SRZD

União pela liberdade já!

Sidney Rezende | Sidney Rezende | 27/07/2008 13:47

Por qual razão os candidatos a prefeito do Rio ainda não se uniram, não assinaram um documento conjunto e não tiraram uma foto de mãos dadas para marcar uma posição definitiva contra milícias e o tráfico de drogas que os impedem de fazer campanhas em comunidades consideradas de risco? É inaceitável que este posicionamento político claro ainda não tenha sido feito.

Deu aqui no SRZD, o que aconteceu com jornalistas que acompanhavam o candidato Marcello Crivella a uma destas comunidades: "O grupo da imprensa formado por repórteres e fotógrafos dos jornais "O Globo", "O Dia" e "Jornal do Brasil". Eles fotografavam o senador cumprimentando moradores da comunidade.

Três homens com os rostos cobertos começaram a dizer para pararem de fotografar. Um deles, inclusive, ordenou que todas as imagens fossem apagadas. Crivella não percebeu a abordagem e continuou a caminhada. O assessor do candidato tentou argumentar que o objetivo não era denunciar ninguém, mas não adiantou.

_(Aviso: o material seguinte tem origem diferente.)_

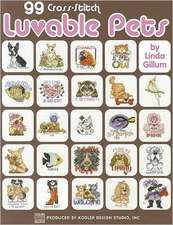 99 Cross-Stitch Luvable Pets:  Crochet Like a Pro in No Time! Lefties Too!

Uma moto com mais dois traficantes, um deles armado com fuzil, chegou. Os fotógrafos acabaram apagando as imagens e foram liberados pelos bandidos."

 

O que pode ser feito agora:

 

1) Os candidatos precisam ser veementes contra o direito de vir e o jugo de bandidos; Eles não são, porque temem perder votos. O medo não cabe neste momento

 

2) Não perderão eleitores os que, se preciso for, convocarem a polícia para garantir o direito de percorrer qualquer lugar que considerem relevante para levar a sua mensagem eleitoral. Eles serão representantes do cidadão e não da vontade de marginais;

 

3) Exigir do governo Sérgio Cabral policiamento ostensivo nestas localidades para garantir a integridade física dos moradores, mesmo após a passagem dos candidatos pelo lugar;

 

4) Os candidatos devem construir uma união, suprapartidária, em favor da democracia e abertaramente contra milícias e o tráfico. E esta mobilização deve chegar à Brasília. É um problema também do governo Lula. A droga chega no Rio porque o policiamento de fronteira é bisonho.

 

5) Por fim, os jornalistas não podem ser espectadores. As entidades que nos representam precisam ser mais veementes e os meios de comunicação devem expressar semelhante união para separar o joio do trigo.

 

As coisas não estão como estão por acaso. A sociedade permitiu que chegassem a este ponto. E imprensa por muitos anos cultivou o hábito de tratar criminosos como coitadinhos. Não são.